Text segment

Here's a history of the Federal Reserve (apologies to G. Edward Griffin) that is certainly more exciting than the textbook version. The way it seems to have really worked, a bunch of extremely powerful men likely helped destabilize American and European markets in the hopes of creating a groundswell of support for a bank of last resort. They then met on a tiny island in disguises, in secret, and came up with a central bank that would eventually put into their hands the power to print as much money as they wished, and take away from others the ability to find, keep and place money (gold and silver) into circulation. And the whole process would cleverly aid in the systematic draining of the productivity and ultimately the wealth of the targeted countries citizens. They didn't want to call it a central bank because Americans wouldn't stand for that. So they called it a Federal Reserve and eventually got it passed into law with questionable legality.

And how did the American reserve currency – the dollar – come about? Because of a world war. In fact, it was the greatest triumph by a single, warlike culture in any war at any time, in our humble opinion. At the end, America and Britain literally ruled the world and made the rules. And one of the first rules was that the dollar would have to be used when purchasing oil – it was the "reserve." Thus, other countries, many of them conquered, would have to use the dollar, and buy it from America. Thus, if we look at the world this way, we arrive at the conclusion that central banks are set up in secret and that reserve currencies are based on military power. No academic model, this.

Given entries
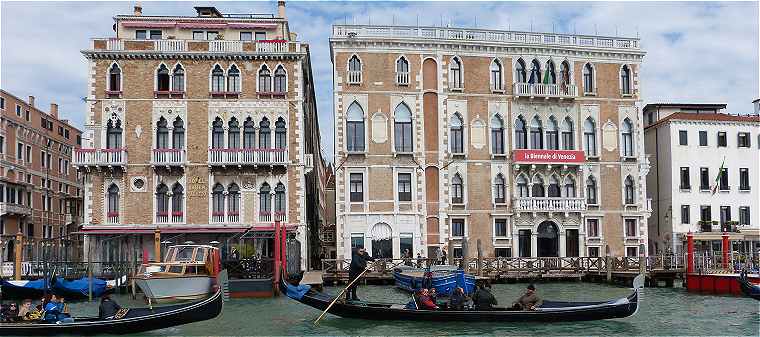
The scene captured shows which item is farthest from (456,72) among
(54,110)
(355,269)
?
(54,110)

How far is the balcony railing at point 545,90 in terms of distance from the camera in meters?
35.3

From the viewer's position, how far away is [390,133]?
3438 cm

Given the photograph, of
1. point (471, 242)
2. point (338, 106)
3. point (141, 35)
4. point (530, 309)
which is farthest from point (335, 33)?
point (530, 309)

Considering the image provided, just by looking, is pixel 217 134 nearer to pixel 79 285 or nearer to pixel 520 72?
pixel 79 285

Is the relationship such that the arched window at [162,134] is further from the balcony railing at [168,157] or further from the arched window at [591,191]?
the arched window at [591,191]

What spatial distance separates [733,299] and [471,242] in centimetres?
1180

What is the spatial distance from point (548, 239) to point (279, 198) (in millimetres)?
11582

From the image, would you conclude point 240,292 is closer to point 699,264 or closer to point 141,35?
point 141,35

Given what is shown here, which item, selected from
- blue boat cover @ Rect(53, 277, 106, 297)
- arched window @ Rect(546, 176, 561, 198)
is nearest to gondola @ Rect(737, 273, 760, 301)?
arched window @ Rect(546, 176, 561, 198)

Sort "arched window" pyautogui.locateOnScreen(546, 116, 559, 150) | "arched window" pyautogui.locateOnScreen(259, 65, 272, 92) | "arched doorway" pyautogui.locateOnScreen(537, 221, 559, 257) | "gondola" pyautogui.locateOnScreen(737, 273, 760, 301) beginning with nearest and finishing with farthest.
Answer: "gondola" pyautogui.locateOnScreen(737, 273, 760, 301) < "arched window" pyautogui.locateOnScreen(259, 65, 272, 92) < "arched doorway" pyautogui.locateOnScreen(537, 221, 559, 257) < "arched window" pyautogui.locateOnScreen(546, 116, 559, 150)

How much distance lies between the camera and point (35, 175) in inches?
1800

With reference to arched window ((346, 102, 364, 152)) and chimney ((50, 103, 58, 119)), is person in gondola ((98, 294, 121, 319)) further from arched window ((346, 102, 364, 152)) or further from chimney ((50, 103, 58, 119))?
chimney ((50, 103, 58, 119))

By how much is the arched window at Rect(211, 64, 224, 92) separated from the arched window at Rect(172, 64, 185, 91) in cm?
116

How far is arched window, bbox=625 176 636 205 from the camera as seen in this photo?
36.4 meters
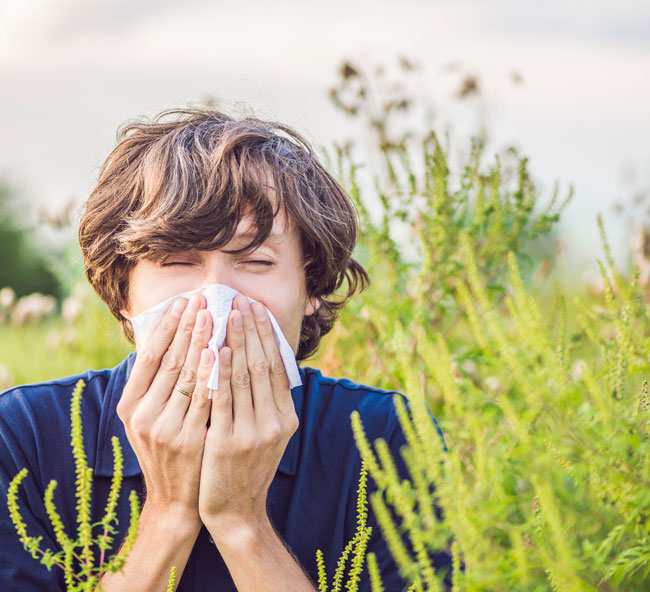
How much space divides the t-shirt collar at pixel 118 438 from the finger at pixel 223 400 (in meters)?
0.35

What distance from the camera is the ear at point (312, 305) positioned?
2610 millimetres

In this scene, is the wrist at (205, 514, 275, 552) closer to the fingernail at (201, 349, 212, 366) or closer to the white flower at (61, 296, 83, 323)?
the fingernail at (201, 349, 212, 366)

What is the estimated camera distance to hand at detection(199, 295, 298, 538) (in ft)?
6.34

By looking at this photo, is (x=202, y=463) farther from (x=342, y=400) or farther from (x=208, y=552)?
(x=342, y=400)

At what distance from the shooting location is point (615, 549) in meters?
1.39

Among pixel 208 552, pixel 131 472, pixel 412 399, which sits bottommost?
pixel 208 552

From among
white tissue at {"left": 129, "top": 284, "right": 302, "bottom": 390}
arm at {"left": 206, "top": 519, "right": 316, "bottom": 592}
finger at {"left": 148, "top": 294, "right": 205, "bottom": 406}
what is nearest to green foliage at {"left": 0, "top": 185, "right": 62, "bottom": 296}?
white tissue at {"left": 129, "top": 284, "right": 302, "bottom": 390}

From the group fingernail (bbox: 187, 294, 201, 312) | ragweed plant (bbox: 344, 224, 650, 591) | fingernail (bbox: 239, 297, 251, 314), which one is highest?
fingernail (bbox: 187, 294, 201, 312)

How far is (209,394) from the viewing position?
6.31 feet

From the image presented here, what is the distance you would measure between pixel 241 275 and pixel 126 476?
663 mm

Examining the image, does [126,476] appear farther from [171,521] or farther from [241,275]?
[241,275]

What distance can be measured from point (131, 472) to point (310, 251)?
2.87 ft

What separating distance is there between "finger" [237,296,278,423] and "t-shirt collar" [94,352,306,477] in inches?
12.3

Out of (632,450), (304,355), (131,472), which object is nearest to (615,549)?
(632,450)
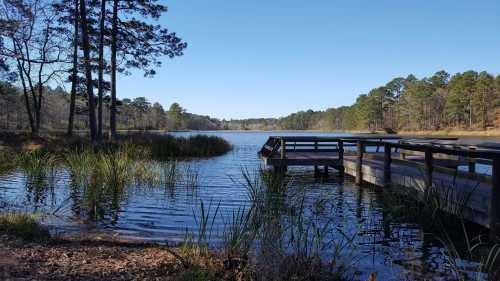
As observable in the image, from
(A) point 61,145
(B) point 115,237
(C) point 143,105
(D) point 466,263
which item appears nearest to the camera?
(D) point 466,263

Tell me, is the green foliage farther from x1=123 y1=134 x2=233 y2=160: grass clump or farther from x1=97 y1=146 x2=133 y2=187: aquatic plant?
x1=97 y1=146 x2=133 y2=187: aquatic plant

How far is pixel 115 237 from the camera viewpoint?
20.7ft

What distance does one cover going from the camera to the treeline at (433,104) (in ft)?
267

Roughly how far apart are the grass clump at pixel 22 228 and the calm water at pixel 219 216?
673 mm

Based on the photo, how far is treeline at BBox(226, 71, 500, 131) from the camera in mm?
81438

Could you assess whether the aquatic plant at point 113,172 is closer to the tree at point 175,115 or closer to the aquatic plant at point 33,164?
the aquatic plant at point 33,164

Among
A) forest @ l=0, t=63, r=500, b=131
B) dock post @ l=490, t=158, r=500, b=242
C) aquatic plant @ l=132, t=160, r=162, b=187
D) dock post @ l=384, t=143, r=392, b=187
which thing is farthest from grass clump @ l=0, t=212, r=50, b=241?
forest @ l=0, t=63, r=500, b=131

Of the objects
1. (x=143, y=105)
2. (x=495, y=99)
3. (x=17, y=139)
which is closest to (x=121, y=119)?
(x=143, y=105)

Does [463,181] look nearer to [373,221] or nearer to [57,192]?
[373,221]

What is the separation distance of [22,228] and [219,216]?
361cm

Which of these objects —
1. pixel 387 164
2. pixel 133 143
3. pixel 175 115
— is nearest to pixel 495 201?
pixel 387 164

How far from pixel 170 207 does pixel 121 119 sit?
133 meters

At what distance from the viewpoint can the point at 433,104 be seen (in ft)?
318

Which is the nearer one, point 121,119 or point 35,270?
point 35,270
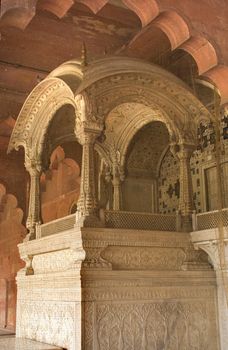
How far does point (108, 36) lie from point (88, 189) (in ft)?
11.1

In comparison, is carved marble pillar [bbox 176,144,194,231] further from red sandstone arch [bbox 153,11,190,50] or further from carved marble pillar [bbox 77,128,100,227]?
red sandstone arch [bbox 153,11,190,50]

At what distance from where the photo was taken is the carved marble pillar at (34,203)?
678cm

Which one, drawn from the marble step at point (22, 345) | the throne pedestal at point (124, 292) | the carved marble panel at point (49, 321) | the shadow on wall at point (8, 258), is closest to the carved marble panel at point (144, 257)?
the throne pedestal at point (124, 292)

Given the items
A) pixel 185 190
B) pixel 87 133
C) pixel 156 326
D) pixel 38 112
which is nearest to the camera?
pixel 156 326

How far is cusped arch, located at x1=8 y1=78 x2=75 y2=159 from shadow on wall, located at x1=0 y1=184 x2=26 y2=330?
13.0 feet

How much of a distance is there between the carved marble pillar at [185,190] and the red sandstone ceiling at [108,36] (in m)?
0.85

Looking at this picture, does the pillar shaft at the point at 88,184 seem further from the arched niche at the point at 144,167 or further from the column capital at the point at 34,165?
the arched niche at the point at 144,167

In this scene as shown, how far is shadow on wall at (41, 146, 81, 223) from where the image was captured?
10562mm

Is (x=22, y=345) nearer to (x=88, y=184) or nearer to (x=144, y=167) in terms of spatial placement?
(x=88, y=184)

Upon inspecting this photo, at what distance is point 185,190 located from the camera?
630cm

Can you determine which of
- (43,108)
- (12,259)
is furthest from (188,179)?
→ (12,259)

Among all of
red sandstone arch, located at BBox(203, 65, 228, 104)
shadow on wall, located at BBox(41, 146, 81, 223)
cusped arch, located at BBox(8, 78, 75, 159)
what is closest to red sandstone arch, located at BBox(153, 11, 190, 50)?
red sandstone arch, located at BBox(203, 65, 228, 104)

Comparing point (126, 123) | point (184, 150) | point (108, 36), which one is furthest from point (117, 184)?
point (108, 36)

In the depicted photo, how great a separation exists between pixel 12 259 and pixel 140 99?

Exercise tasks
(1) Write out the Federal Reserve passage from the words "And how did" and stop after the words "academic model, this.".
(2) Answer these questions from the Federal Reserve passage:
(a) Where, according to the passage, did the powerful men meet to come up with the central bank?
(b) Why didn't they call it a central bank?
(c) What was one of the first rules America and Britain made at the end of the war?
(3) Continue the Federal Reserve passage from where it stops.

Outputs by task
(1)
And how did the American reserve currency – the dollar – come about? Because of a world war. In fact, it was the greatest triumph by a single, warlike culture in any war at any time, in our humble opinion. At the end, America and Britain literally ruled the world and made the rules. And one of the first rules was that the dollar would have to be used when purchasing oil – it was the "reserve." Thus, other countries, many of them conquered, would have to use the dollar, and buy it from America. Thus, if we look at the world this way, we arrive at the conclusion that central banks are set up in secret and that reserve currencies are based on military power. No academic model, this.

(2)
(a) On a tiny island, in disguises and in secret.
(b) Because Americans wouldn't stand for that.
(c) The dollar would have to be used when purchasing oil.

(3)
After Thoughts

What is going on is a definite re-alignment of the world from a financial standpoint. But even if one accepts the above point of view about money and power, what is occurring is neither as clear cut nor as simple as one might think. Why? Because one has to remember that all, or almost all, of the global mechanisms that are currently deployed were developed around or after World War II, including the United Nations – by the current power axis. This is the same monetary elite that has most recently presided over severe damage to the monetary fabric of the West – thus apparently playing into the hands of those who wish the West ill. One is inevitably forced to the conclusion that those who preside over monetary policy in the West may not actually be opposed to a resurgent China and a strong Chinese currency. (And yes, this brings up further questions about how much of a military threat to the West China truly is.) A strange state of affairs indeed.